The Pemi Wilderness is covered by the federal Wilderness Act, although the Thoreau Falls Bridge was built two years before that act was passed by Congress. The area was added to the Wilderness Preservation System through the New Hampshire Wilderness Act of 1984.

The federal Wilderness Act in general does not allow large structures like bridges to be built in wilderness areas and says construction must use local materials. That doesn’t seem possible in this case: There are no nearby trees big enough to replace the logs that supported the bridge, which were probably hauled in by horses from outside the region and were treated with creosote, which wouldn’t be allowed today. Building a new bridge would require bringing in pressure-treated lumber trusses, probably by helicopter.

Even the question of what has been done in similar situations is not straightforward.

A suspension bridge over the Dry River in the Dry River Wilderness Area in northeastern New Hampshire was rebuilt in 2009 for the same reasons that advocates urge the Thoreau Falls Bridge be rebuilt. On the other hand, a suspension bridge downstream of the East Branch of the Pemigewasset River was not replaced after it was removed due to damage in 2010, nor was a nearby beam bridge over Black Brook. Both of those decisions were made to preserve the wilderness aspect.

In discussing her decision in the draft report, Brown says that finances were part of it:

“(I had to) consider the financial cost of replacement and the long-term maintenance of this kind of infrastructure in a wilderness area, on a trail determined to have moderate use.

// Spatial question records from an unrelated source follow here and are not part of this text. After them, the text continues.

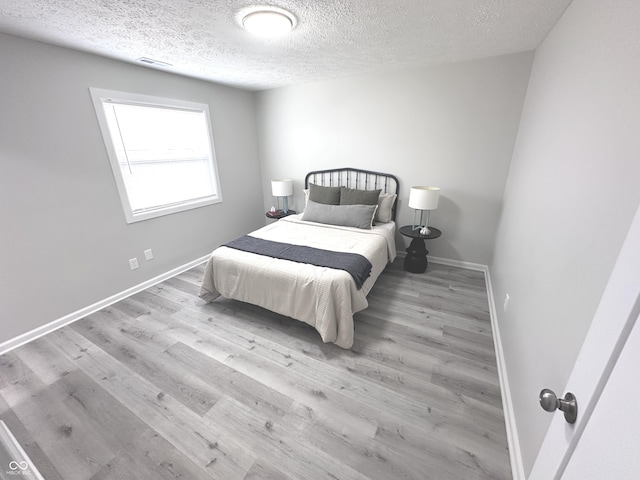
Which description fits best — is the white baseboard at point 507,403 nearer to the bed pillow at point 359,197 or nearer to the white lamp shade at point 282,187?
the bed pillow at point 359,197

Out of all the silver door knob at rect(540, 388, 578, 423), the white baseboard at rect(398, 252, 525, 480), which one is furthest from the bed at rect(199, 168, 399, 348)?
the silver door knob at rect(540, 388, 578, 423)

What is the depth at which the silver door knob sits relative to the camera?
1.85ft

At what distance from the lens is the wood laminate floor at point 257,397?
134cm

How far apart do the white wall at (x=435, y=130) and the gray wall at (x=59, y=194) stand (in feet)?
5.84

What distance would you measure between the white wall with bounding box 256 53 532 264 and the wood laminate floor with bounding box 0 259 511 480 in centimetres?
125

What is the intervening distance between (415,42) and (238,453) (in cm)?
321

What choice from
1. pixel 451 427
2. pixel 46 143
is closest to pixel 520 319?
pixel 451 427

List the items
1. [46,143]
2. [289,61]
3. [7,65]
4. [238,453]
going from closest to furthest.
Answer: [238,453] → [7,65] → [46,143] → [289,61]

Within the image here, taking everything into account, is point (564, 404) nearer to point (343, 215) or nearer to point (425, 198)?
point (425, 198)

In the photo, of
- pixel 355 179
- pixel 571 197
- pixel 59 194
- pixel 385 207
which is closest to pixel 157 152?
pixel 59 194

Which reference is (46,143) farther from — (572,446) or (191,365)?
(572,446)

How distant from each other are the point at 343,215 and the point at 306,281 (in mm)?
1370

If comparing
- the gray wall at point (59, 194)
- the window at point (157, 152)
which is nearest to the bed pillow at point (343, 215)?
the window at point (157, 152)

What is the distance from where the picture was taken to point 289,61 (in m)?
2.64
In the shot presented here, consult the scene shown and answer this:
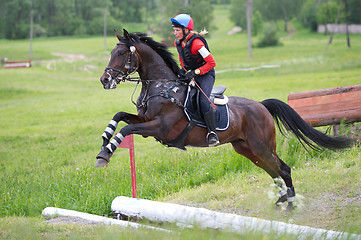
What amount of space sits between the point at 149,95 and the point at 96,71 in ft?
137

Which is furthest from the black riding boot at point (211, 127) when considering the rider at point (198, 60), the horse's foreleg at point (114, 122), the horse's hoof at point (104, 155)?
the horse's hoof at point (104, 155)

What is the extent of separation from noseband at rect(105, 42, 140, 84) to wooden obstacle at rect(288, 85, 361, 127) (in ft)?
17.2

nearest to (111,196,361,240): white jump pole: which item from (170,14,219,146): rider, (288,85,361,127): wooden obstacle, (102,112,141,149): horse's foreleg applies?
(102,112,141,149): horse's foreleg

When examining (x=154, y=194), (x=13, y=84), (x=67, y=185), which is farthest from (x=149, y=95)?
(x=13, y=84)

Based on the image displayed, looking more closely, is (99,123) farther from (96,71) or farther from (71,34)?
(71,34)

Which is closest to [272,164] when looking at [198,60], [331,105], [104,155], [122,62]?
[198,60]

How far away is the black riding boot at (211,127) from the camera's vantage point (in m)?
6.59

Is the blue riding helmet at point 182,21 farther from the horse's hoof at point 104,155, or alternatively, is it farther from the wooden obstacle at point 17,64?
the wooden obstacle at point 17,64

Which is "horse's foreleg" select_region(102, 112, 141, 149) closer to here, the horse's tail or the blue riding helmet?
the blue riding helmet

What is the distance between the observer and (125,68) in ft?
20.9

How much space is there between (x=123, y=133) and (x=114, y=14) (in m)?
89.4

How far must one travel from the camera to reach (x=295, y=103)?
34.2 ft

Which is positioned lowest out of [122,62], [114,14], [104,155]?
[104,155]

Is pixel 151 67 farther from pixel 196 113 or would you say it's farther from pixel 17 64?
pixel 17 64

Working within our allocation, we must be strategic in where we commit taxpayer dollars. … I believe future investment in new infrastructure in the wilderness is simply not prudent – financially or philosophically.”

In response to safety concerns, she writes, “The one reference to safety in the (federal Wilderness) Act refers to responding to an emergency situation, not the prevention of risk.”

“There are numerous water crossings within the wilderness that would be hazardous during high water, the crossing at Thoreau Falls Bridge is but one. … So, you alter your plan or you come back when these crossings are fordable – in other words, you meet nature on its terms and are reminded you are but a visitor,” she writes.